== Work to complete ==
Copy the lines below word for word, from the first one through the line containing "high-rise building [bbox 744/75/768/134], metal", and omit the pictures.

##############################

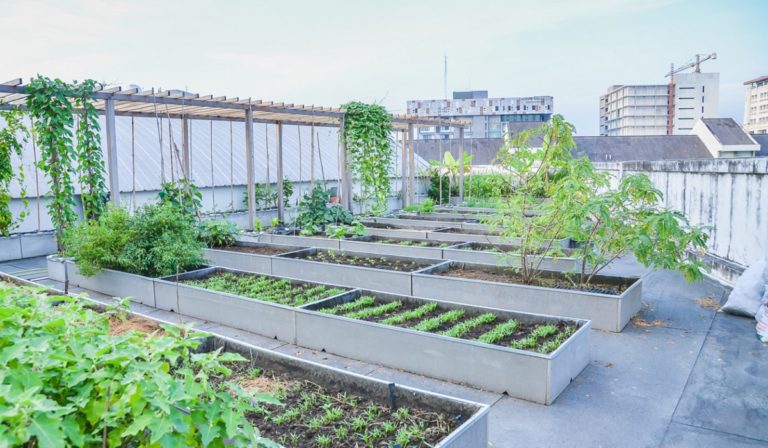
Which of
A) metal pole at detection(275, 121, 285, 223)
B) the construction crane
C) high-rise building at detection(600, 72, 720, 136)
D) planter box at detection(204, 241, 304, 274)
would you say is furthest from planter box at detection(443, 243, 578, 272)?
the construction crane

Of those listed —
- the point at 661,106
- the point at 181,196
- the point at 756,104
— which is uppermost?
the point at 756,104

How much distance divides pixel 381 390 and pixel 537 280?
4.05 metres

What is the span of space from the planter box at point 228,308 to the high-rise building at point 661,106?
329 ft

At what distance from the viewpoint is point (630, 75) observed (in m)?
120

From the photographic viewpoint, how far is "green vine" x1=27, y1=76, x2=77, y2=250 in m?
8.94

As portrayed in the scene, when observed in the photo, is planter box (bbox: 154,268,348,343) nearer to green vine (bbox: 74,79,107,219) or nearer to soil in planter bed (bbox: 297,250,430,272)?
soil in planter bed (bbox: 297,250,430,272)

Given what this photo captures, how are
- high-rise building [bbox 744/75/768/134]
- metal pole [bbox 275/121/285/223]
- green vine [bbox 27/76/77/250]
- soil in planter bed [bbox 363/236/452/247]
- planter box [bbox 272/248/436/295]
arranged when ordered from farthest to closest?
high-rise building [bbox 744/75/768/134], metal pole [bbox 275/121/285/223], soil in planter bed [bbox 363/236/452/247], green vine [bbox 27/76/77/250], planter box [bbox 272/248/436/295]

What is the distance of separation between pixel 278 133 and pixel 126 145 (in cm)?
410

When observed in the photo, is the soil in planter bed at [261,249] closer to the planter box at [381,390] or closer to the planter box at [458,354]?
the planter box at [458,354]

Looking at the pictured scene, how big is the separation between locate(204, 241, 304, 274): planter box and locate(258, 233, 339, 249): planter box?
0.61 meters

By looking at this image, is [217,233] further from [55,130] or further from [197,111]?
[197,111]

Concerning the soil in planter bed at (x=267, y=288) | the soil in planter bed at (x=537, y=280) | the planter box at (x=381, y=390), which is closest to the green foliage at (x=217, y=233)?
the soil in planter bed at (x=267, y=288)

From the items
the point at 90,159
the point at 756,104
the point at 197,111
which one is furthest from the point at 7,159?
the point at 756,104

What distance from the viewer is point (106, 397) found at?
6.32ft
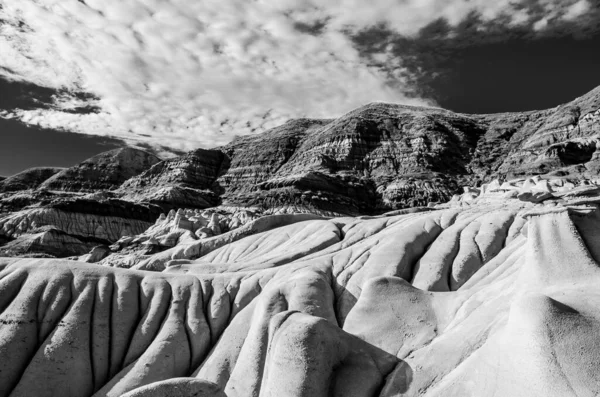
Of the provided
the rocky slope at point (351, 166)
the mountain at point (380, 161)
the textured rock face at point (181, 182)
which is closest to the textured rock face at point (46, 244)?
the rocky slope at point (351, 166)

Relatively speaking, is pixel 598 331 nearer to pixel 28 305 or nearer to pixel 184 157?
pixel 28 305

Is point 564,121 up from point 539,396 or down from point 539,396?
up

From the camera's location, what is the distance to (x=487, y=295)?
11836mm

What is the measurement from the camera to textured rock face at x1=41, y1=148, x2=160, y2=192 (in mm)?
155500

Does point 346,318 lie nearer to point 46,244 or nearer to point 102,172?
point 46,244

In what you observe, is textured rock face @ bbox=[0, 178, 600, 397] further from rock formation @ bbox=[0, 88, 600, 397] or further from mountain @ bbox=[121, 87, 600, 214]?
mountain @ bbox=[121, 87, 600, 214]

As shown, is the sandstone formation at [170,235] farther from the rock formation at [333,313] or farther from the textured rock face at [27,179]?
the textured rock face at [27,179]

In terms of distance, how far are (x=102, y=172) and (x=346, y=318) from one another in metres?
171

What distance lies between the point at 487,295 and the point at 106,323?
1786 centimetres

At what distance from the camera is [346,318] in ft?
50.2

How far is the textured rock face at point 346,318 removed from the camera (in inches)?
305

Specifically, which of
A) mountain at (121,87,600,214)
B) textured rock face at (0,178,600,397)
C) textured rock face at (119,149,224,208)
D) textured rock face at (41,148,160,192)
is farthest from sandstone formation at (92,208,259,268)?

##############################

== Finished exercise ==
Which of
A) metal pole at detection(275, 121, 285, 223)
B) the construction crane
C) high-rise building at detection(600, 72, 720, 136)
D) planter box at detection(204, 241, 304, 274)
would you say is furthest from planter box at detection(443, 243, 578, 272)?
the construction crane

Of those listed —
- the point at 661,106
- the point at 181,196
- the point at 756,104
— which is uppermost?
the point at 756,104

How much distance divides pixel 381 390 and pixel 537 280?
4.05 metres

What is the span of space from the planter box at point 228,308 to the high-rise building at point 661,106?
329 ft

At what distance from the viewpoint is point (630, 75) observed (in m)?
120

From the photographic viewpoint, how far is "green vine" x1=27, y1=76, x2=77, y2=250 in m?
8.94

As portrayed in the scene, when observed in the photo, is planter box (bbox: 154,268,348,343) nearer to green vine (bbox: 74,79,107,219) or nearer to soil in planter bed (bbox: 297,250,430,272)?
soil in planter bed (bbox: 297,250,430,272)

Given what this photo captures, how are
- high-rise building [bbox 744/75/768/134]
- metal pole [bbox 275/121/285/223]
- green vine [bbox 27/76/77/250]
- soil in planter bed [bbox 363/236/452/247]
- planter box [bbox 272/248/436/295]
arranged when ordered from farthest to closest?
high-rise building [bbox 744/75/768/134], metal pole [bbox 275/121/285/223], soil in planter bed [bbox 363/236/452/247], green vine [bbox 27/76/77/250], planter box [bbox 272/248/436/295]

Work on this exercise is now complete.